This page contains replication materials and the error dataset providing estimates of random error in the Comparative Manifesto Project’s dataset of coded quasi-sentence from election programmes. These are described in:
Kenneth Benoit, Slava Mikhaylov, and Michael Laver. 2009. “Treating Words as Data with Error: Uncertainty in Text Statements of Policy Positions.” American Journal of Political Science 53(2, April): 495-513.
If you wish to replicate the article, read the section that follows. If you want to use the error dataset for your own purposes, see the section entitled “Error Dataset for End Use” below.
Replication Materials
The simplest method is to download both the error dataset and the replication code (in R), including the datasets from Adams et al (2006) and from Hix et al (2006), as a zipped archive:
All the analysis in the article can be reproduced by running R script contained in blm_ajps_replication.r. In order to produce standard error estimates for the CMP data you need a CMP dataset. For our analysis we used a concatenation of datasets published in Mapping Policy Preferences and Mapping Policy Preferences II.
Part of our analysis is the replication of two recent AJPS publications, listed below. In order to replicate the analysis in BLM (2009) you will need need the corrected datasets from both of these articles, available below but also found in the replication zip file. Both datasets are also available on this website with the kind permission of the authors.
- Adams, James, M. Clark, L. Ezrow & G. Glasgow. 2006. “Are Niche Parties Fundamentally Different from Mainstream Parties? The Causes and the Electoral Consequences of Western European Parties’ Policy Shifts, 1976–1998.” American Journal of Political Science 50(3):513–529. Corrected dataset here.
- Hix, Simon, Abdul Noury & Gerard Roland. 2006. “Dimensions of Politics in the European Parliament.” American Journal of Political Science 50(2, April):494–511. Corrected dataset here.
The key outcome of our analysis is to produce standard error estimates for the CMP data. Our results are contained in Stata format in the file BLM_CMP_uncertainty.dta contained in the replication zip file).
Error Dataset for End Use
Our research has advanced a bit since the publication of this article, and we have extended the method to cover several cases from the CMP dataset that were missing from the analysis in the AJPS article. In particular, we have added the following cases that are not in the original article:
- The (post-communist) manifestos that make use of the extended categories from MPP2 are now added to the dataset, although only for the non-extended categories.
- Cases where the peruncoded variable was missing for Sweden and Norway are now included, with peruncoded assumed to be zero. This affected 63 (from 99 total) coded manifestos in Sweden and 78 (from 106 total) in Sweden.
- Cases from the 1989 Norway election (7 in total) where the total variable was missing are now included, with total imputed as the midpoint between each party’s total sentences from the adjacent (1985 and 1993) elections.
This revised dataset can be downloaded in Stata format as: BLM_CMP_uncertainty_extended.dta.
These standard error estimates can and as we showed should be used in any research that utilizes the CMP data. Our standard error dataset contains two variables that uniquely identify the results: cmp_party (a numeric code identifying the country and party, using the CMP’s numeric party coding scheme) and cmp_edate (a date-formatted variable indicating the election). These two unique identifiers allow merging standard error estimates with any CMP based dataset. For example, in Stata this is done simply by typing the following commands:
use BLM_CMP_uncertainty_extended.dta, clear merge party edate using YOUR_CMP_DATASET.dta, sort
A similar merge can be performed in R using the merge() function:
require(foreign)
CMP.original <- read.dta("mds2005f.dta", convert.factors=FALSE)
CMP.BLMerror <- read.dta("BLM_CMP_uncertainty_extended.dta")
# convert CMP's edate to numeric so can be matched to BLM file
# and harmonize the names of the election date variable
require(date)
CMP.BLMerror$edate <- as.date(CMP.BLMerror$cmp_edate)
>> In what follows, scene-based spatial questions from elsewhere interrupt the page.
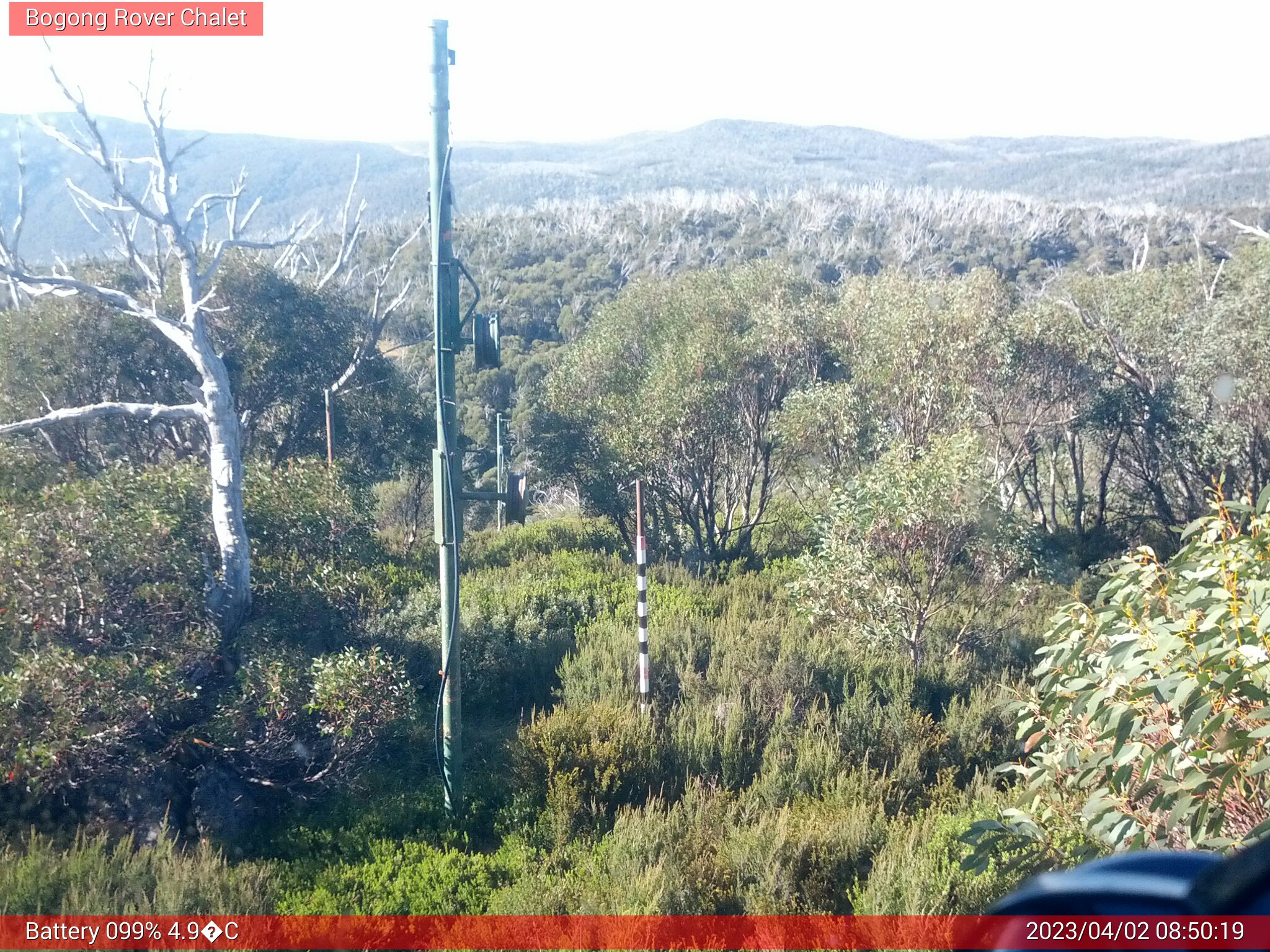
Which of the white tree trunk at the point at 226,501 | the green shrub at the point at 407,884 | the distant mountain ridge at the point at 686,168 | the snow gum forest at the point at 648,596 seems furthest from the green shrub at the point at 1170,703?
the distant mountain ridge at the point at 686,168

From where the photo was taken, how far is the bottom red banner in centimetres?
429

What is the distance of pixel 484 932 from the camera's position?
4.68 m

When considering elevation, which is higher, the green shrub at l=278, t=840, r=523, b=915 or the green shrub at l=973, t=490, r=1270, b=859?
the green shrub at l=973, t=490, r=1270, b=859

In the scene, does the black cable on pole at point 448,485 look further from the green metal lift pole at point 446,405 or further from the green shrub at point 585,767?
the green shrub at point 585,767

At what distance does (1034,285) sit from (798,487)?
88.0ft

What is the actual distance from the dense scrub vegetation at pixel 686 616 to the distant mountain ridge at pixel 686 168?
156 ft

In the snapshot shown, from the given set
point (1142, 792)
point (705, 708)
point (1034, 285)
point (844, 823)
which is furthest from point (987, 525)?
point (1034, 285)

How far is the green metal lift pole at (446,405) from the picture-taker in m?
5.83

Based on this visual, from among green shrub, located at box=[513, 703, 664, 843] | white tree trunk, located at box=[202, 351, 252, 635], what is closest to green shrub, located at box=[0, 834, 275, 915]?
green shrub, located at box=[513, 703, 664, 843]

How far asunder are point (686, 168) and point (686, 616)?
105 metres

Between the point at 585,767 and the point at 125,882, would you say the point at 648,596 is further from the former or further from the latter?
the point at 125,882

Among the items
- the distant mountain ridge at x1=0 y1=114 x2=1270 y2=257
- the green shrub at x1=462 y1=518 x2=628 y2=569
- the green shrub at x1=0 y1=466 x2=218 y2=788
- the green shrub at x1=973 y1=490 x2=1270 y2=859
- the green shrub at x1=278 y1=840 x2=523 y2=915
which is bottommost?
the green shrub at x1=462 y1=518 x2=628 y2=569

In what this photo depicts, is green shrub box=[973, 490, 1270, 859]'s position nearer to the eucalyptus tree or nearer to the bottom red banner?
the bottom red banner

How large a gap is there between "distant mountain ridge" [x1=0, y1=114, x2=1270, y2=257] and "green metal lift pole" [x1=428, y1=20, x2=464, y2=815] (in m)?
55.0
# harmonize name of the party variable
names(CMP.original)[which(names(CMP.original)=="party")] <- "cmp_party"
# merge the files
CMP.merged <- merge(CMP.original, CMP.BLMerror, c("cmp_party","edate"))
Logit-scaled dataset
If it’s left-right scales of policy that you are looking for, be aware that we have a paper that applies a new scaling procedure, including our error method, to two dozen new left-right scales constructed from the CMP categories that uses a logit-scale. Our recommendation is to use this dataset instead of any scales provided by the CMP. This paper and the current snapshot of the dataset can be found from my current research page.